Great discussion, thanks for all the tips and pointers folks!

"The gold lending market’s opacity is further supported by regulators who protect the secrecy of the central banks, and mainstream financial news agencies whose editorial policies seem to forbid any market investigations, in-depth or otherwise.

It is in the gold lending market that the central banks of the world lend out their gold holdings to commercial bullion banks, where the physical gold is sold and shipped out, and where the central banks then claim to hold interest-earning ‘gold deposits’ with the bullion banks. These gold-deposits (which are merely a claim on a bullion bank) then mostly roll over short-term, passed around indefinitely between the clubby LBMA cartel of bullion banks, in a totally opaque behind the scenes network.

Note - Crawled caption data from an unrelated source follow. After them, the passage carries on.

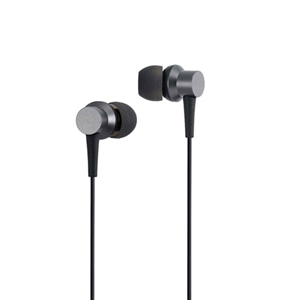 maxell�i�}�N�Z���j&nbsp;�J�i���^�w�b�h�z���u�{FiT�v&nbsp;MXH-C130BK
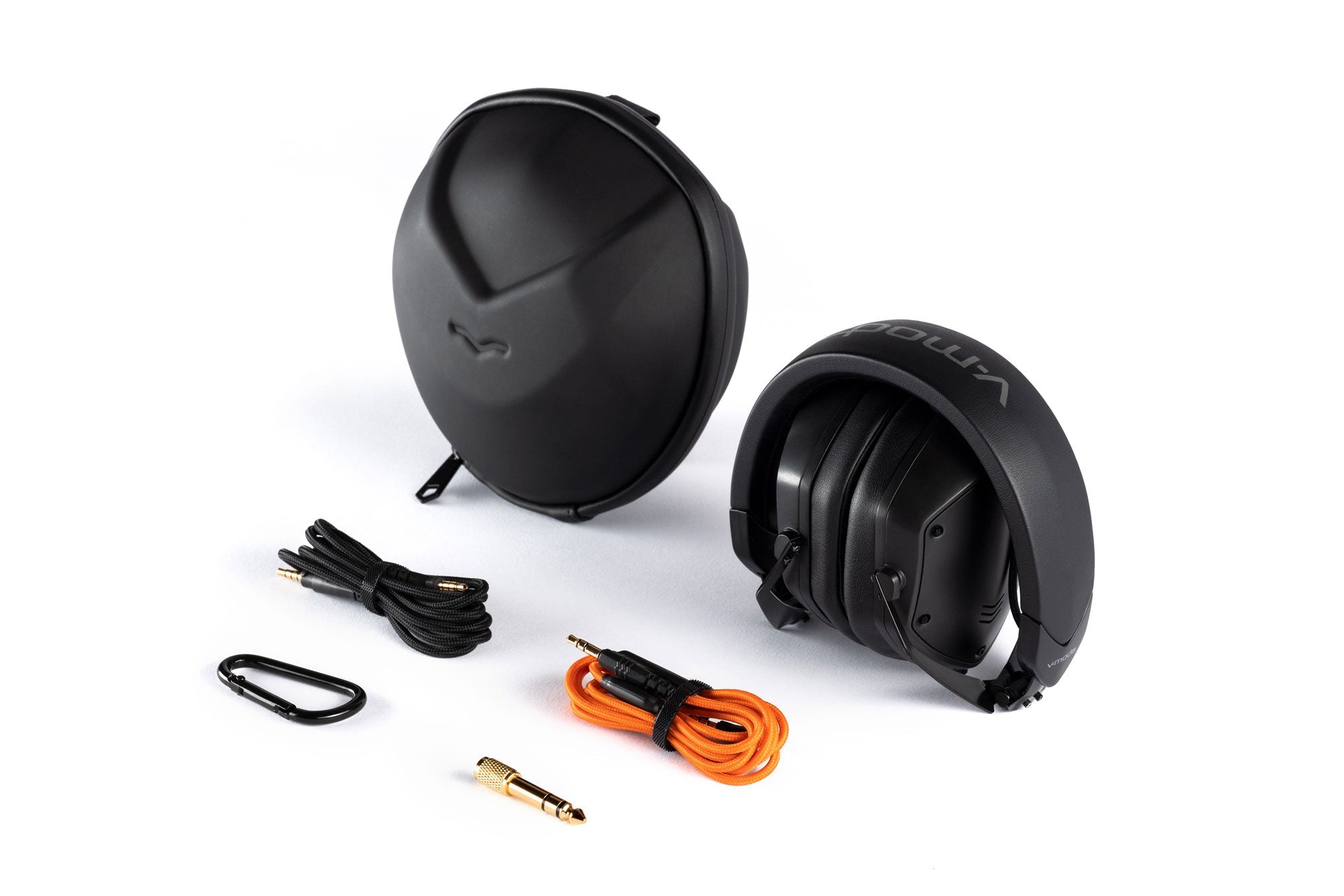V-MODA M-200 Headphones – DJ TechTools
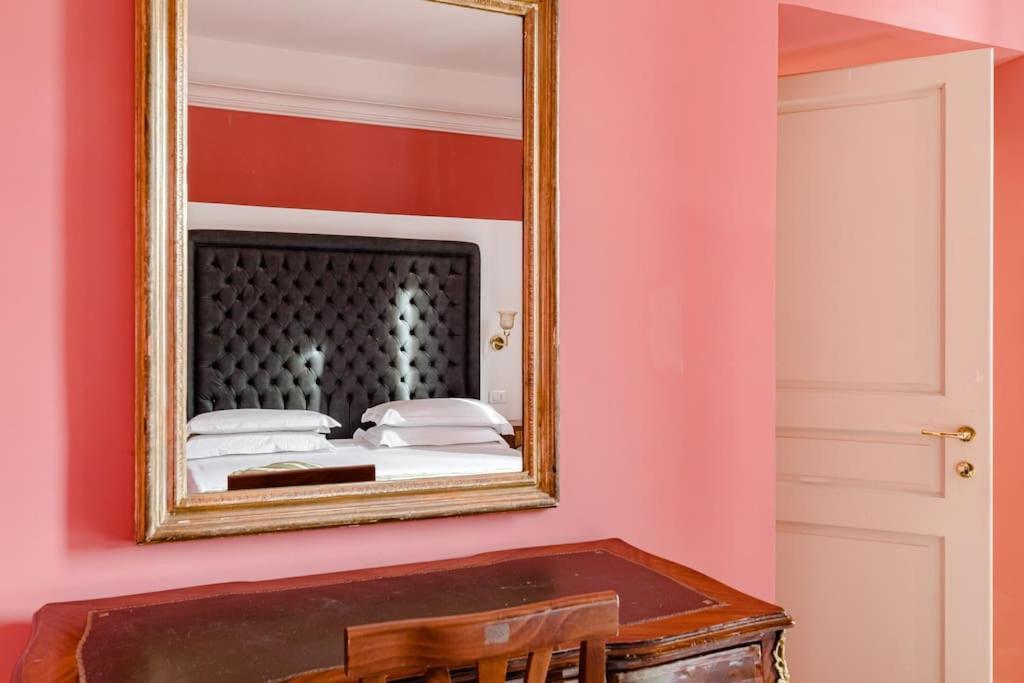 Apartment 41 Nazionale 41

The physical gold bars lent out are long gone to Switzerland and the Far East, and the central banks then deceptively claim that they still hold the gold on their balance sheets (due to an ) when in fact all they have is a liability to the bullion banks. In the middle of this market sits the Bank of England, offering gold custody and storage to other central banks (in the vaults under the Bank of England headquarters in London) and offering gold accounts to the bullion banks concerned."

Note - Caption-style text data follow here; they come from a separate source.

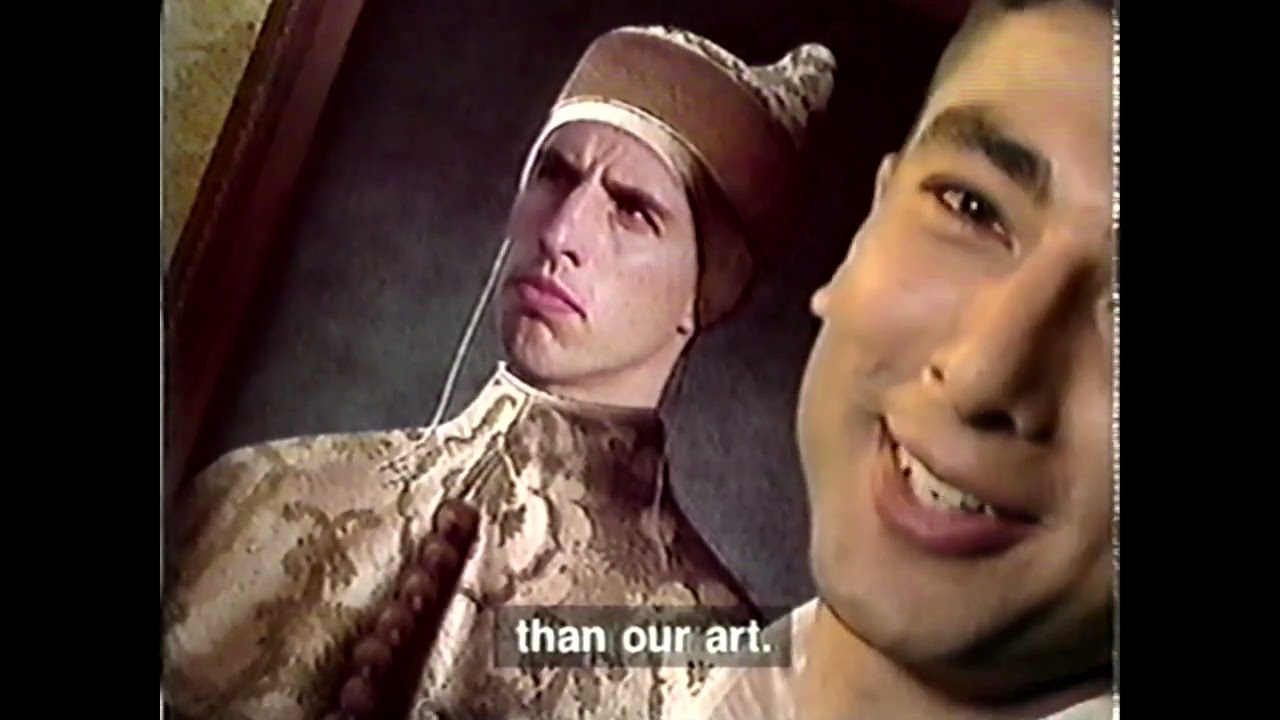 sky one adverts mixed 1997 vhs  Wednesday 29th January and Friday 14th March 1997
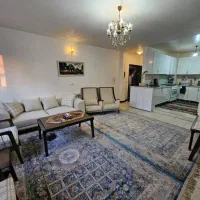 فولامکانات هودر تسویه نورگیر|فروش آپارتمان|هشتگرد, فاز ۷ مهستان|دیوار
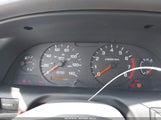 Nissan Altima Gle/Gxe/Se/Xe 1N4DL01D9YC212891 photo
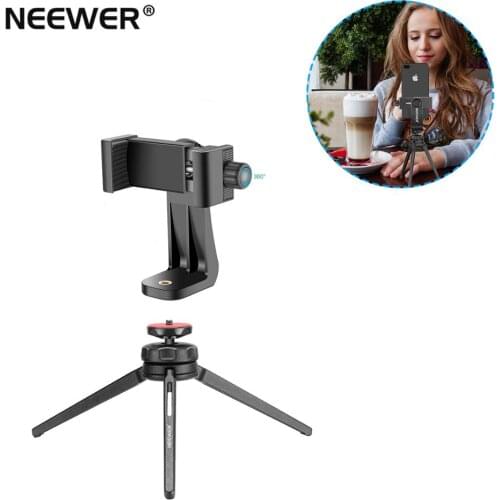Держатели для мобильных телефонов NEEWER China At AliExpress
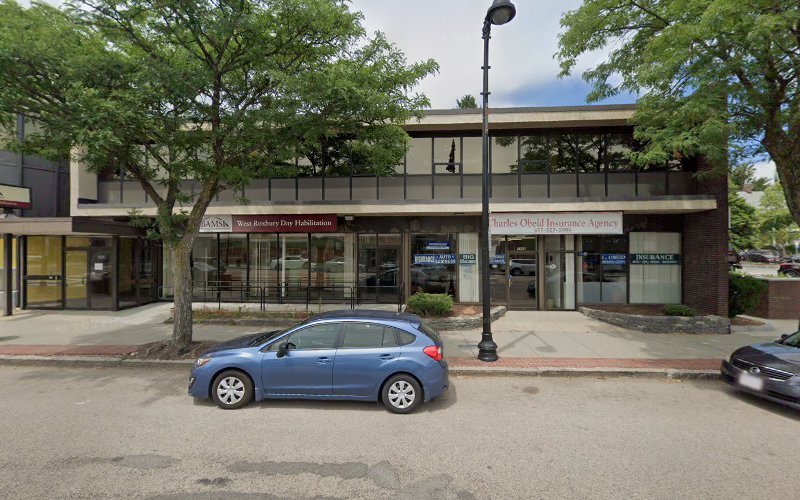268371 law office of petra c. anderson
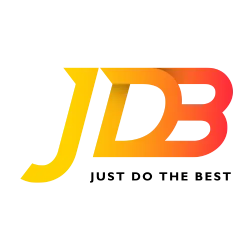 jaojit-jdb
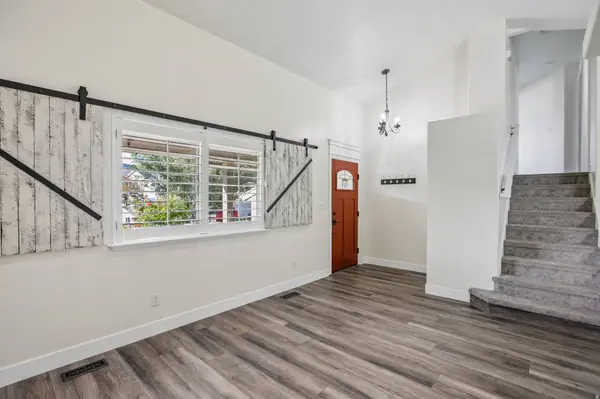 5284 W LEILA LN, Herriman, UT 84096
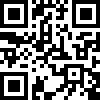 https://ibna.ir/x6GFr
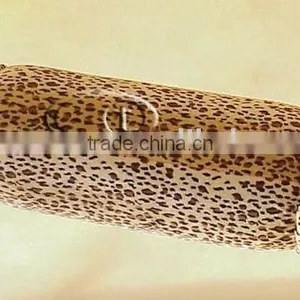 RECTANGULAR PILLOW thumbnail-1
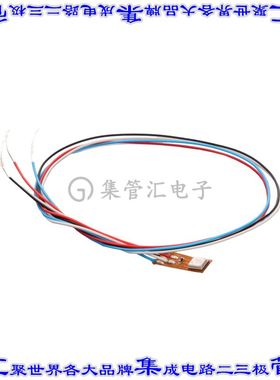 EV_ICS-40638-FX 开发板评估板 ICS-40638 EVAL BOARD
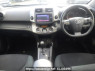 Used 2013 AT toyota vanguard ACA38W Image[15]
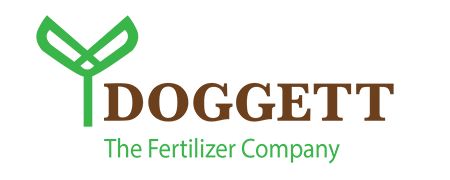 Doggett 8-0-6 Dry Granular Organic Fertilizer - Tree Injection Products Co.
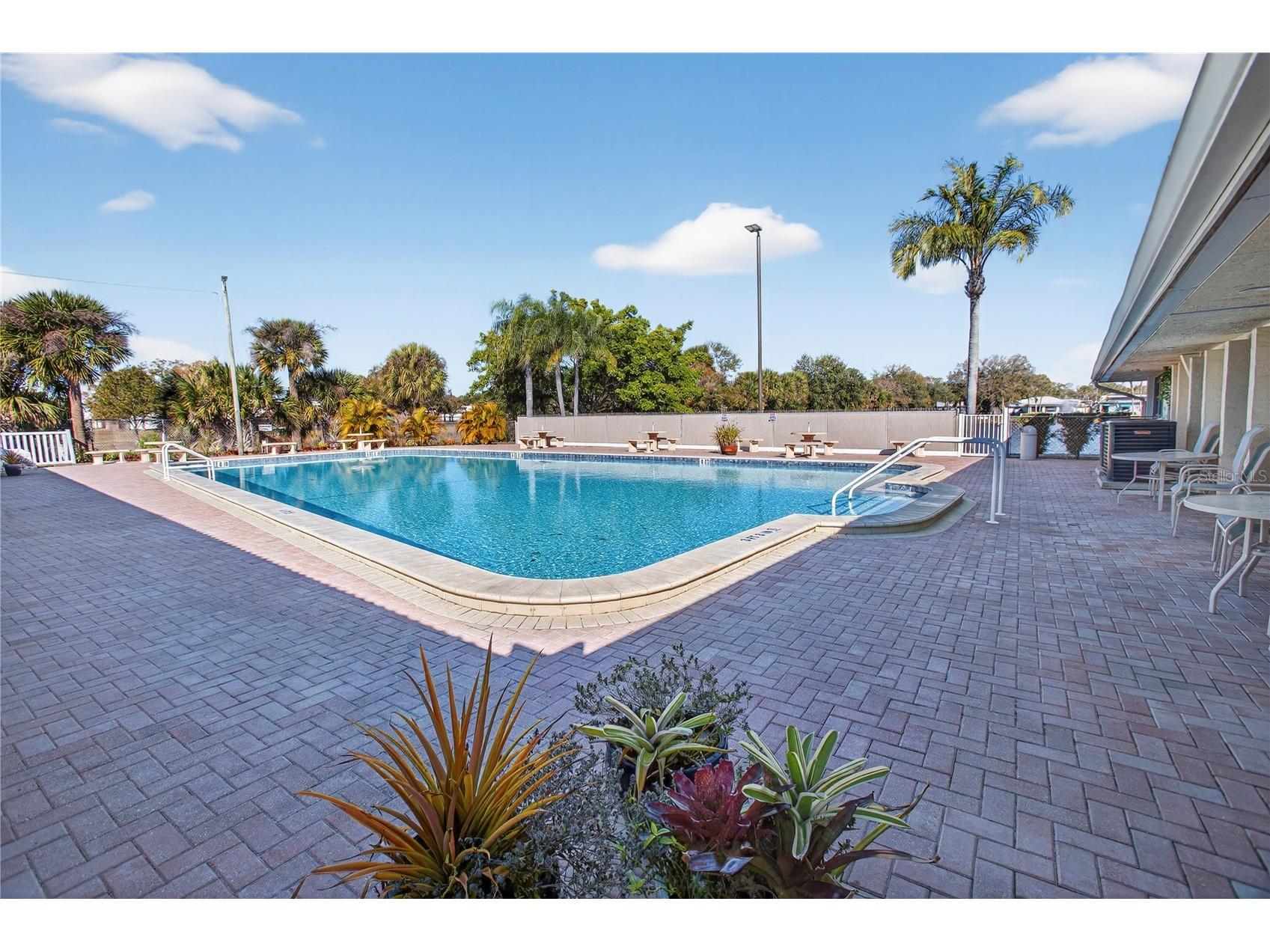 5409 Magnolia Trail N #5409 Pinellas Park FL 33782 TB8471362 image19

David Chaston... I'm interested that gold is always fool's gold in your mind, despite the fact some of the world's biggest economies have most of their reserves in gold (China, 80%; Japan, 78%; Switzerland, 59%). Gold has has been a store of value since ancient civilisations, and continues to be. As Alan Greenspan put it two years ago..."I view gold as the primary global currency. It is the only currency, along with silver, that does not require a counterparty signature. No one refuses gold as payment to discharge an obligation. Credit instruments and fiat currency depend on the credit worthiness of a counterparty. Gold, along with silver, is one of the only currencies that has an intrinsic value. It has always been that way. No one questions its value, and it has always been a valuable commodity, first coined in Asia Minor in 600 BC." Is someone who buys a Picasso a fool because it doesn't generate income or someone who readily understands that the scarcity of a prized object will always hold value, even if prices fluctuate?

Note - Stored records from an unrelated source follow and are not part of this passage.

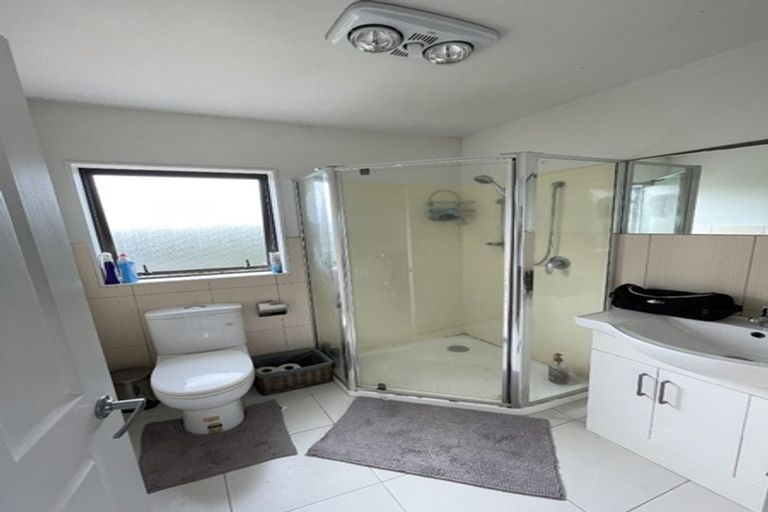 Photo of property in 25 Cartmel Avenue, Massey, Auckland, 0614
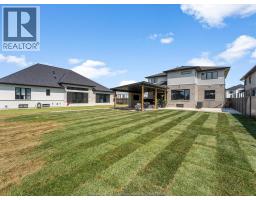4970 Terra Bella - 47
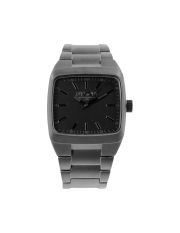 NIXON - Orologio da polso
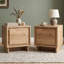 2 Piece Bedroom Set-366272179-366272181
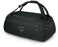 Daylite Duffel 60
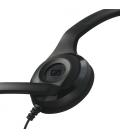 Sennheiser PC 2 CHAT - Imagen 7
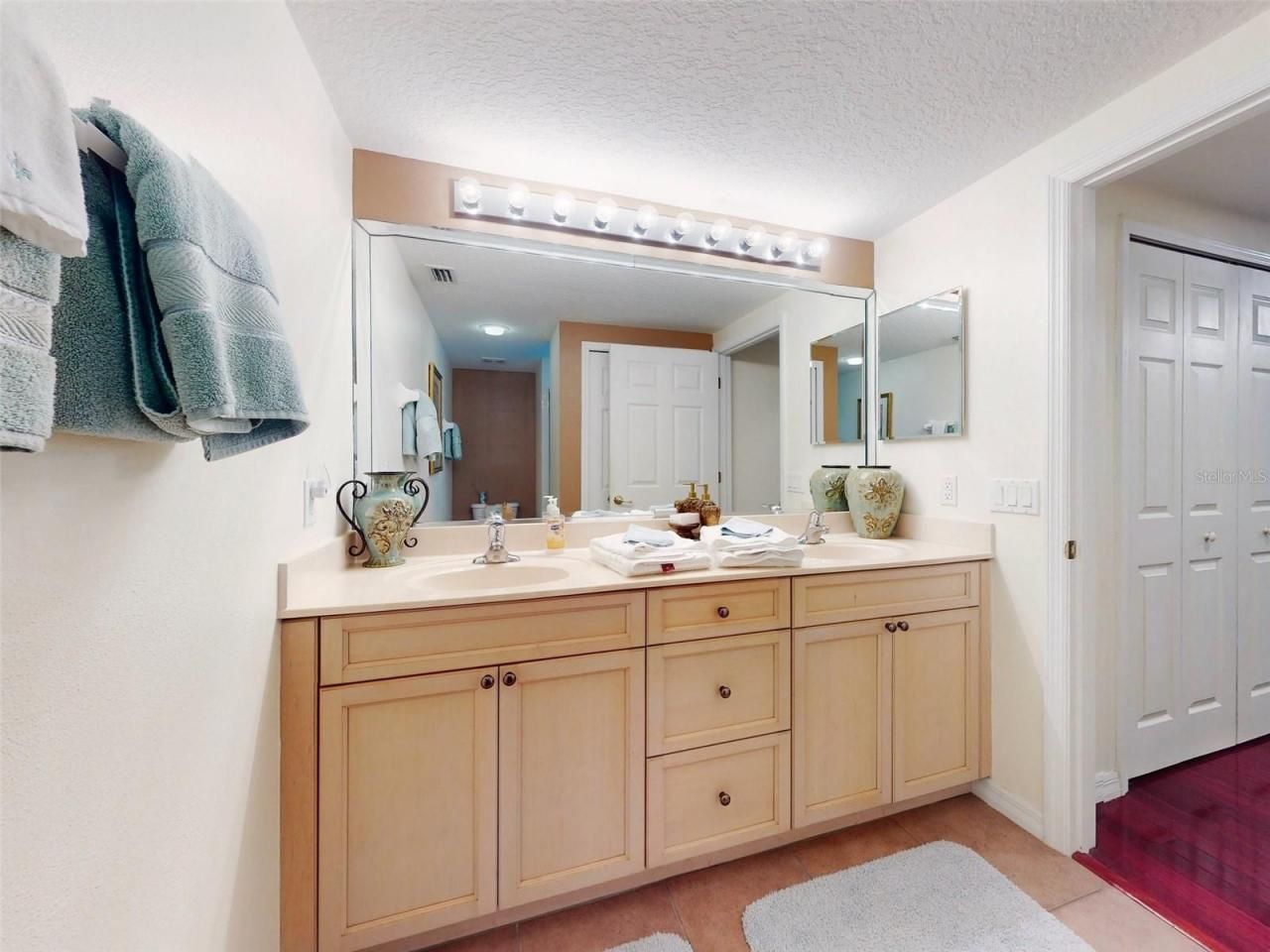 5300 S Atlantic Avenue, Unit 2-602, New Smyrna Beach, FL 32169 Photo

The manipulations of the gold and silver price by the bullion banks are well known, however, this practice is coming to and end. In the Shanghai Gold Exchange, you have to trade the physical, which ultimately will lead to the true discovery of the gold price, rather than the digital gold price you get from the Comex. You can track it here
One would have thought with the various geopolitical risks currently coming to the surface, Italy, France, Trump and his wall, USA Govt shutdown, and massively rising debt levels thought the world having a little bit of the metal above and below the ground we be rather astute at the moment, I would have thought. Certainly, the market thinks so, with stockmarkets heavily selling off in December, Gold and silver miners rallied strongly up on average by 15% for December alone. Combined with the fact that over the last 40 years before every recession you normally see a strong rally in commodity prices, so owning some precious metals and other commodities possibly make good sense at this juncture. As they say, the only time gold performs is when everything else doesn't. Maybe that is 2019-2020!


I don’t know where you got your figures,but there is no way that 80% of China’s forex reserves are in gold. Officially,the figure is around 2%,but could be much more,perhaps 10/11%,which would make it No1,ahead of the US.

Thanks for spotting my error. Unfortunately, I misread a Forbes chart.